On Friday 13 Jul 2007 9:58 am, Charles Haynes wrote:
> But national, religious, ethnic or cultural borders are necessarily
> fluid in time and space. It's all too easy to pick the time and place
> that suits one's agenda. Unfortunately it's also easy for people who
> disagree with you to pick equally convincing times and places that
> support their views.

In fact I believe the Greeks called the Sindhu river the Indus - and the 
Al-Hind part was a later derivative

None of these factors mitigates or removes the fact that the people of  the 
geographic region that "outsiders" callled India held sacred certain 
geographic regions and features which became part of their folklore. 
Pilgrimages or travel to these places were never barred by visas or entry 
restrictions, and roads and rest areas and towns existed en route. Al these 
areas found mention in the folklore, ritual and holy books (if you like) of 
India.

I believe that your original question was "was there actually any "inside" 
there?"

The answer to that is, there was an "inside" insofar as the relationship the 
people had to the places they held sacred.

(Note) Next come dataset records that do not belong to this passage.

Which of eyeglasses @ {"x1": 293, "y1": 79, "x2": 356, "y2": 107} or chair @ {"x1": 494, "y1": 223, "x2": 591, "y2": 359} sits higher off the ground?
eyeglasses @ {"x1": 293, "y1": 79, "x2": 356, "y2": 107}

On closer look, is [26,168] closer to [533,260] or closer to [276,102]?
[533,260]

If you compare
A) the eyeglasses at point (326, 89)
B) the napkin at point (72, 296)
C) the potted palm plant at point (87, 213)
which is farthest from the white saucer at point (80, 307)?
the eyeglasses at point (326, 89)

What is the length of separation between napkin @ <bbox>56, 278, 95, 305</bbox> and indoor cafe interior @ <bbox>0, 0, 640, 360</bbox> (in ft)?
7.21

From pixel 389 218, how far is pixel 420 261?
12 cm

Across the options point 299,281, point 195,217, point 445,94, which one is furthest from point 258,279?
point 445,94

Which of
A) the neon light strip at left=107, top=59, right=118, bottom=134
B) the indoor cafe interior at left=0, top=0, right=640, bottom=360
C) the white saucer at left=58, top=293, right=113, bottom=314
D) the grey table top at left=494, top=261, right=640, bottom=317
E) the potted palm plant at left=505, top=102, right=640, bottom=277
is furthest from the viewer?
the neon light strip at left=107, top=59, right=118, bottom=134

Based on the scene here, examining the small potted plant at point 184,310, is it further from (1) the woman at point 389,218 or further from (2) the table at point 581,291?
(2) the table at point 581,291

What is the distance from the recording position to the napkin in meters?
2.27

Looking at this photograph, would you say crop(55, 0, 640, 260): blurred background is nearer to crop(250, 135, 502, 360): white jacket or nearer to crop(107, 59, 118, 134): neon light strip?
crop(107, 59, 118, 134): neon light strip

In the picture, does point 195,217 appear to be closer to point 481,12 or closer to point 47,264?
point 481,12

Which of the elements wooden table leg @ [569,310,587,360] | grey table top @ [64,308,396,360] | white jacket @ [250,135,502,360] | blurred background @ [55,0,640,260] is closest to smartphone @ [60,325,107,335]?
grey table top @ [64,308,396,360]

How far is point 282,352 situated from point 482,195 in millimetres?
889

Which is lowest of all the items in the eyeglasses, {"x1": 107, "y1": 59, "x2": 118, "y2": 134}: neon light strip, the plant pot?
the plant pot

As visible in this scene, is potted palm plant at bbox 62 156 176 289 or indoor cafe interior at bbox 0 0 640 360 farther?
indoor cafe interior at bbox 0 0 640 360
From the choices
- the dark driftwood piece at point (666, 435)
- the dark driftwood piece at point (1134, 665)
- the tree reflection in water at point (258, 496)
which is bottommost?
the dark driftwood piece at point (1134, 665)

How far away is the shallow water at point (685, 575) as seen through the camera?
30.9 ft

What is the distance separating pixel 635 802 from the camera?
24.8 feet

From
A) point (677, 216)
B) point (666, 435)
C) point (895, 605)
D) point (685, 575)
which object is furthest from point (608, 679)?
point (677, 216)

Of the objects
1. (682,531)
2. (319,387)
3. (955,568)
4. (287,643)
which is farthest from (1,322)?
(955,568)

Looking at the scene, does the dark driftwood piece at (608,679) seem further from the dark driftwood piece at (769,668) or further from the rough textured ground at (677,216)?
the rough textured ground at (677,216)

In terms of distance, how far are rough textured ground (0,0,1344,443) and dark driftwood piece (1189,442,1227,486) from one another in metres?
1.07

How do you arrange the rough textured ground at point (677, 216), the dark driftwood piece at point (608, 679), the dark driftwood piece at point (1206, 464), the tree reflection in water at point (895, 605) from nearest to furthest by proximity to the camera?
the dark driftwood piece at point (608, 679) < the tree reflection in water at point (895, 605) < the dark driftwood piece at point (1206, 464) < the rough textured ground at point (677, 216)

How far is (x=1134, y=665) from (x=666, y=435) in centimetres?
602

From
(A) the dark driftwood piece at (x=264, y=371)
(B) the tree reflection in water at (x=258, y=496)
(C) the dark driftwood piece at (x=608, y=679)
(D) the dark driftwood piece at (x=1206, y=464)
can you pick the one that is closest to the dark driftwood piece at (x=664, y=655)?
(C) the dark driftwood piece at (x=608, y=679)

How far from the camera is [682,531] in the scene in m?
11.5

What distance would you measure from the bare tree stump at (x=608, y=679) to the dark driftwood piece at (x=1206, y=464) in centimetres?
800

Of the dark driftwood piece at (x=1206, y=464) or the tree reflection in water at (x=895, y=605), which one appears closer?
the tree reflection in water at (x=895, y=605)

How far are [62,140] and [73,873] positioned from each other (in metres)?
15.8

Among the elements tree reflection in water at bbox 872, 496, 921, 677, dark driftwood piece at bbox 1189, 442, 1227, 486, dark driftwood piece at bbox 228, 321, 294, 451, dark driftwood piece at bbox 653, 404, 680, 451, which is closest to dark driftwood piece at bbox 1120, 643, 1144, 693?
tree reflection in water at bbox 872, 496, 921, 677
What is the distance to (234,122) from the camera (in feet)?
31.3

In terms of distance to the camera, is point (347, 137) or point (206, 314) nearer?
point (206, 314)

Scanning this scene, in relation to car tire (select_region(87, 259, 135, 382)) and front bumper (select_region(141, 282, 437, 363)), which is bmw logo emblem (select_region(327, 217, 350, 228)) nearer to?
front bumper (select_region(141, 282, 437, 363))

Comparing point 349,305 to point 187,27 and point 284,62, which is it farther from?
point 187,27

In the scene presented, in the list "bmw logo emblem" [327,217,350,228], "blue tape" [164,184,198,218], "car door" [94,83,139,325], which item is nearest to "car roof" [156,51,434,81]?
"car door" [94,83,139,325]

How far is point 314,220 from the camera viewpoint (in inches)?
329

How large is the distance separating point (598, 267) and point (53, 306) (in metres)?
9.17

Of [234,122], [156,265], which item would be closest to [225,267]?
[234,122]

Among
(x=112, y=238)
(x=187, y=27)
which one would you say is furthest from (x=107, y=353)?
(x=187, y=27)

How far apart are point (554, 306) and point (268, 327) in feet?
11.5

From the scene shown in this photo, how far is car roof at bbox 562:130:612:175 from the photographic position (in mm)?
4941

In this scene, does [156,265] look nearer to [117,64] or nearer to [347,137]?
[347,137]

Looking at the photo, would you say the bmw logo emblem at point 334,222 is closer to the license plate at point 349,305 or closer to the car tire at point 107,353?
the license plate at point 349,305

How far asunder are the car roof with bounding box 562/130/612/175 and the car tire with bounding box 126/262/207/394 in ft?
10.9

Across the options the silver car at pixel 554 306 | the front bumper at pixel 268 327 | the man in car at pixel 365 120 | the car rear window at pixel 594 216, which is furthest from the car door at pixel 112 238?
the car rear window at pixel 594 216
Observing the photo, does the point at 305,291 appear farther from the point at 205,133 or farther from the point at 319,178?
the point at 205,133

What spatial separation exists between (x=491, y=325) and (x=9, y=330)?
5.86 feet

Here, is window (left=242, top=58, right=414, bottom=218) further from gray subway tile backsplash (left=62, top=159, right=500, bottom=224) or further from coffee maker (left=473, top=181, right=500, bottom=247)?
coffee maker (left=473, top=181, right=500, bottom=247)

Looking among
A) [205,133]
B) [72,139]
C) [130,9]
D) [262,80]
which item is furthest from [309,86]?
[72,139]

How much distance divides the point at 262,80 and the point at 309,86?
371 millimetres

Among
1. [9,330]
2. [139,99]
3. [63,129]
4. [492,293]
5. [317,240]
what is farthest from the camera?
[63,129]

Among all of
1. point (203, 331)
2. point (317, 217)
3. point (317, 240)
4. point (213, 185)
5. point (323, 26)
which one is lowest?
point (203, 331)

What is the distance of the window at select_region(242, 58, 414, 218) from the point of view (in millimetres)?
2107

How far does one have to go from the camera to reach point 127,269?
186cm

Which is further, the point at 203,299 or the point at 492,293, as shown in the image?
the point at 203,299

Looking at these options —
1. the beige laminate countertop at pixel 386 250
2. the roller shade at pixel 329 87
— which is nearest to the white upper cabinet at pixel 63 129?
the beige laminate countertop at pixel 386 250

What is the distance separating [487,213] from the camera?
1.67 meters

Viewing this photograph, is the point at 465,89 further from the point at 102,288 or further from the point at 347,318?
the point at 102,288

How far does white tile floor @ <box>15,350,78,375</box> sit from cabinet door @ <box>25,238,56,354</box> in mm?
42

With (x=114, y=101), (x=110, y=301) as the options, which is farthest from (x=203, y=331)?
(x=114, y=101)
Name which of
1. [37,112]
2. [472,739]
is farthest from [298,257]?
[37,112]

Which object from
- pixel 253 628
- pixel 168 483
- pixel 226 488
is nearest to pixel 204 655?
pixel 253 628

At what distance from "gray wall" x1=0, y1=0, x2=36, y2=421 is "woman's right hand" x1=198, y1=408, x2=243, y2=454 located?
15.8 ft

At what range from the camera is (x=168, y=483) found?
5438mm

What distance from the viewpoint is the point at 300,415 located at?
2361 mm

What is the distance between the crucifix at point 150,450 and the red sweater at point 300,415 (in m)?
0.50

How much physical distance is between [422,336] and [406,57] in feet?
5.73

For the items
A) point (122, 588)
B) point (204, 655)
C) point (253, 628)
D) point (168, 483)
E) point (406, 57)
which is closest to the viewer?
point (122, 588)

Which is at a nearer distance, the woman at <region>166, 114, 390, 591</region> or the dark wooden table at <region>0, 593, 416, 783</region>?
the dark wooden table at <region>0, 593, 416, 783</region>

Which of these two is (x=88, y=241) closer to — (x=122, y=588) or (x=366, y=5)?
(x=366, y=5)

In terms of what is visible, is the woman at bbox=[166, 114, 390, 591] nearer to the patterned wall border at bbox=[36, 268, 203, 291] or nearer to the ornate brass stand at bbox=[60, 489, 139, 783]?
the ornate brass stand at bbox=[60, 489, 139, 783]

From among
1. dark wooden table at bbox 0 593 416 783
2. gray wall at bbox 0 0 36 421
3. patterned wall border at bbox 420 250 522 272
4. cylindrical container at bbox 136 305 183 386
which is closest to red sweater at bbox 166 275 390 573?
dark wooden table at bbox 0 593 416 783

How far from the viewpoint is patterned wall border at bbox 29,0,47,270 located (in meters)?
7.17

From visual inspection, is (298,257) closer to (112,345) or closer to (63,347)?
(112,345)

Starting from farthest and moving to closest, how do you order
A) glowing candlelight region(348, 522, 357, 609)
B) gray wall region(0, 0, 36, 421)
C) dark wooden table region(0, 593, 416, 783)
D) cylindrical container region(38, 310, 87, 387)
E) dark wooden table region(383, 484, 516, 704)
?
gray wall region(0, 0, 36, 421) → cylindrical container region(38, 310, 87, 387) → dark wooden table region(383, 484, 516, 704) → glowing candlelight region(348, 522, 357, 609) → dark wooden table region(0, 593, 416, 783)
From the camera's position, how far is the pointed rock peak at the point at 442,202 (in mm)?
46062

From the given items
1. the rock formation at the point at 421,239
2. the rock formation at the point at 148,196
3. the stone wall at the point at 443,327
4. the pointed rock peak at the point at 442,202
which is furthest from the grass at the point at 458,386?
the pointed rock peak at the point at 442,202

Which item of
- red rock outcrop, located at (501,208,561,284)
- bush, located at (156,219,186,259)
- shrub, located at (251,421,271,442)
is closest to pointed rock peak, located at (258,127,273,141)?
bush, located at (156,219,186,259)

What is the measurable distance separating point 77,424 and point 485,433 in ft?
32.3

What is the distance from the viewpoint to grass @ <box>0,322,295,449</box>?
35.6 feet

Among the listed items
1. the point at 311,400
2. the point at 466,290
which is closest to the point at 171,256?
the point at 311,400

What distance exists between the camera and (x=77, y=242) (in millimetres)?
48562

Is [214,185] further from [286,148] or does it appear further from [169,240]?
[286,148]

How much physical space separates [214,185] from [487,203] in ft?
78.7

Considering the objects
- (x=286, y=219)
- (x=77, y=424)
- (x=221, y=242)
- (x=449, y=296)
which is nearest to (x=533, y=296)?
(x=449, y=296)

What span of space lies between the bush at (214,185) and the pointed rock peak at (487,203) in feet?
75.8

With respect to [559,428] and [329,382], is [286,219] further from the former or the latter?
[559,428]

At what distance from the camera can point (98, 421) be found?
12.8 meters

The unity of post 1947 India as a nation was not thought possible by some, but 
the role of history in uniting the people in India in terms of what is held 
sacred and part of an Indian identity goes unrecognised by many - usually 
"outsiders". Not that it matters. Just because someone else does not believe 
that a Tamilian can find Badrinath or Kashi sacred does not mean that it is 
not.

I believe both Vivekananda and Gandhi recognized this and utilized this 
eminently utilizable unifying factor. t is still used as a unifying principle 
in modern India. The Brits chose to believe that there was disunity based on 
their worldview of the social and military-economic structure of nation 
states that they sound in India. They were not wholly correct.